CreateDocumentFromWebsite

  • Resource: background/app/routes/create_document_from_website.py
  • Service: Uses mojodex_core.website_parser to parse the website, extract its content and turn it into a document.

This process is called to parse a website, extract its content, cut it into chunks, vectorized and load it in database as a document. It is used when user provides a new website as resource. It is useful to launch it in background because the process of validating chunks that are relevant and embedding them can be long.

UpdateDocument

  • Resource: background/app/routes/update_document.py
  • Service: Uses mojodex_core.website_parser if the document is a website, Document.update otherwise.
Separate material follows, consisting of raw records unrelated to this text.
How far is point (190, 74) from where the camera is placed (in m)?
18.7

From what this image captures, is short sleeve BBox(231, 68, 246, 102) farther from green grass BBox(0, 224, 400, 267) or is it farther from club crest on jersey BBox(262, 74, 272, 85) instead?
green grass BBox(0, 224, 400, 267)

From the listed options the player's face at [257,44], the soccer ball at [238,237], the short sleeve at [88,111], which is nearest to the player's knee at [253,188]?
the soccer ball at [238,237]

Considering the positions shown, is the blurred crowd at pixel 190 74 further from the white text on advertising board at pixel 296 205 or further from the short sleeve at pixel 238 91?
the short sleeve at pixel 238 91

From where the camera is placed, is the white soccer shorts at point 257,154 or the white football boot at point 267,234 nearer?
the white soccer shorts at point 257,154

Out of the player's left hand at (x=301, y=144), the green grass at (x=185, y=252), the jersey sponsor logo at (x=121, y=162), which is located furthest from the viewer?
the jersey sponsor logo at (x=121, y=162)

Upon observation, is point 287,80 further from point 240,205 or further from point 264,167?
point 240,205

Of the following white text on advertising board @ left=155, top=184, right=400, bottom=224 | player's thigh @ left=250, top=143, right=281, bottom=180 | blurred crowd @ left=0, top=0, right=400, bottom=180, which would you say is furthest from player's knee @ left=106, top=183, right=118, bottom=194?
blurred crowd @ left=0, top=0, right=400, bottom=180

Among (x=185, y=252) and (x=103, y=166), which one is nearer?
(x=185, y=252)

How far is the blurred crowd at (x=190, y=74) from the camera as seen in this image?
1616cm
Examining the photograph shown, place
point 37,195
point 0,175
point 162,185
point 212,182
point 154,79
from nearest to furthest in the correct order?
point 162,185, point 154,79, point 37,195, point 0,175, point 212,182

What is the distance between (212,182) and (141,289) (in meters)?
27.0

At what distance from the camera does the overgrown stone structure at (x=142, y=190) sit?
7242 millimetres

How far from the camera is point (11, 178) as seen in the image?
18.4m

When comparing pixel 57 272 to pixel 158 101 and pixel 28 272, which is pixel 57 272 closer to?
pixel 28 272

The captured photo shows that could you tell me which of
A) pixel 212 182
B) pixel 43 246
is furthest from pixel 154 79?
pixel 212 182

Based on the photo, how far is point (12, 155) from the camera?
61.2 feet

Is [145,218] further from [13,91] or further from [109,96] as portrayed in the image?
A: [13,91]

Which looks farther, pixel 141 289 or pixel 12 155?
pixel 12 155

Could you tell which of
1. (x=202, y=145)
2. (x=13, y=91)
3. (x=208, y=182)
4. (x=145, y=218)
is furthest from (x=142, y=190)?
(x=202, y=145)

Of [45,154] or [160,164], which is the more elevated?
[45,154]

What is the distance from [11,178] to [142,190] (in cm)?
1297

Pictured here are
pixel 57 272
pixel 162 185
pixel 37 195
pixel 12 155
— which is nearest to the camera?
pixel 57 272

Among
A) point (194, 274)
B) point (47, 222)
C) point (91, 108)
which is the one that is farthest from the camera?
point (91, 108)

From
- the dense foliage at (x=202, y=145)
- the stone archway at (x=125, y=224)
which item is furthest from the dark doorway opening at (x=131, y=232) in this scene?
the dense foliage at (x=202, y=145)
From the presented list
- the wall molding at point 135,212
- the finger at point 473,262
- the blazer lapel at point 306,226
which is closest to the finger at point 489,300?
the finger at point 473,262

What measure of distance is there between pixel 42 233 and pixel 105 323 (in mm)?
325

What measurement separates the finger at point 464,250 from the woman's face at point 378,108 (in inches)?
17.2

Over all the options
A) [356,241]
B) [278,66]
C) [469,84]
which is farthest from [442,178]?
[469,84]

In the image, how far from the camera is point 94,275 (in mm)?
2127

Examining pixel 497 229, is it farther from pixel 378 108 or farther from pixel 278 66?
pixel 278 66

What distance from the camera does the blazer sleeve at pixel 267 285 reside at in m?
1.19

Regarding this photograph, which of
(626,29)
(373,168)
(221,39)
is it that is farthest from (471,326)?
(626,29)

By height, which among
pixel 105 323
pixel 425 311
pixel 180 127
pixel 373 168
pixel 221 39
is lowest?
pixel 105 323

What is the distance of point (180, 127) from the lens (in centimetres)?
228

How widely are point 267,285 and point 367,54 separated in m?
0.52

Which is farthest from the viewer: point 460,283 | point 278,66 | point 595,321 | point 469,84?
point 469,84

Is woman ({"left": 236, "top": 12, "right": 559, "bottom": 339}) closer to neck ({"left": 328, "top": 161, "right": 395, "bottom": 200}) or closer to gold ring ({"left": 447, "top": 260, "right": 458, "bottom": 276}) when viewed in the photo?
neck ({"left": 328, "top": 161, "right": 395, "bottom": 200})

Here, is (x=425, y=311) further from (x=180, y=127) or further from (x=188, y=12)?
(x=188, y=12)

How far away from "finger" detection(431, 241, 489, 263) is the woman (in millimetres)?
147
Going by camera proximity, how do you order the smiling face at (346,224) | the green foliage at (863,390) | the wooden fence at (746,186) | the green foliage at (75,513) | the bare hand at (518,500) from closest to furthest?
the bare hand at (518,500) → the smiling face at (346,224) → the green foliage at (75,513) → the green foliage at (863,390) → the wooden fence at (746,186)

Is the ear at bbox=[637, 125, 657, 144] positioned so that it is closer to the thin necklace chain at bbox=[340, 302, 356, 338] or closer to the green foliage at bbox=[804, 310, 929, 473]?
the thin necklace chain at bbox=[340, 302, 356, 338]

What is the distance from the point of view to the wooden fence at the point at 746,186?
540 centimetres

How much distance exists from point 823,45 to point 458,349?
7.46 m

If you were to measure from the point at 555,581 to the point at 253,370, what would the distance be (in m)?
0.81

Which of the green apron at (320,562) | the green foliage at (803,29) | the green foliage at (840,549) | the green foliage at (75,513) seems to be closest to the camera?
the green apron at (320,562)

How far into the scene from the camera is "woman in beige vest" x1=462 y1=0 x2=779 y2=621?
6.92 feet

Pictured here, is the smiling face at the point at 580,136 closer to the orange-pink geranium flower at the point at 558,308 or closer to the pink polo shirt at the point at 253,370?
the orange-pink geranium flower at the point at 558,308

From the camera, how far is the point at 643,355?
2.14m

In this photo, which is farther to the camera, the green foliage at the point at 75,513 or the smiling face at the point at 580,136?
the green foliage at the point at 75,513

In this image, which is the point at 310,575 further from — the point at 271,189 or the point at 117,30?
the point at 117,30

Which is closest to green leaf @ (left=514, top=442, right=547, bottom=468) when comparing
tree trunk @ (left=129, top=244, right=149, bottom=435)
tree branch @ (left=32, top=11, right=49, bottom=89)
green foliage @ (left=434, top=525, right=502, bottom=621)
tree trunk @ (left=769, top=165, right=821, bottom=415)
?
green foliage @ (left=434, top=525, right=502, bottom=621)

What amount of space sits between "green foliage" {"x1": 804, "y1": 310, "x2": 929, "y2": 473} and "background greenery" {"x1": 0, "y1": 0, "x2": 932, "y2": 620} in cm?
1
This process is called to update a document in the database when user provides a new version of a resource. If the document is a website, it will parse the website again, extract its content, cut it into chunks, vectorized and update associated document in database. If the document is not a website but directly a text, it will only update the document in database. Anyway, the process of updating a document requires embedding the new version, which take time and therefore is launched through the Background.

EventsGeneration

  • Resource: background/app/routes/event_generation.py
  • Cortex: background/app/models/events/event_generator.py (abstract class, implementation depends on parameters of request)

This process is called any time the Backend wants to send a notification to the user whether it is a mail, push notification... The Background is responsible for notification content generation and event sending. For now, 1 type of events are generated: - todo_daily_emails: An email to remind the user of his To-Do items for the day. Launched from the Scheduler every day at 8am, the Backend selects the user that opted-in this option and triggers the Background to generate the email content.

System 1/System 2 Abstraction

To draw a parallel with the System 1/System 2 abstraction, Mojodex's Background embodies the deliberate nature of System 2 thinking.

It meticulously manages long-running processes and handles batch data tasks with careful attention, akin to System 2's deliberate memory search and complex computations. This component ensures the smooth functioning of Mojodex's operations, providing the necessary depth and thoroughness to complement the swift responsiveness of the Backend.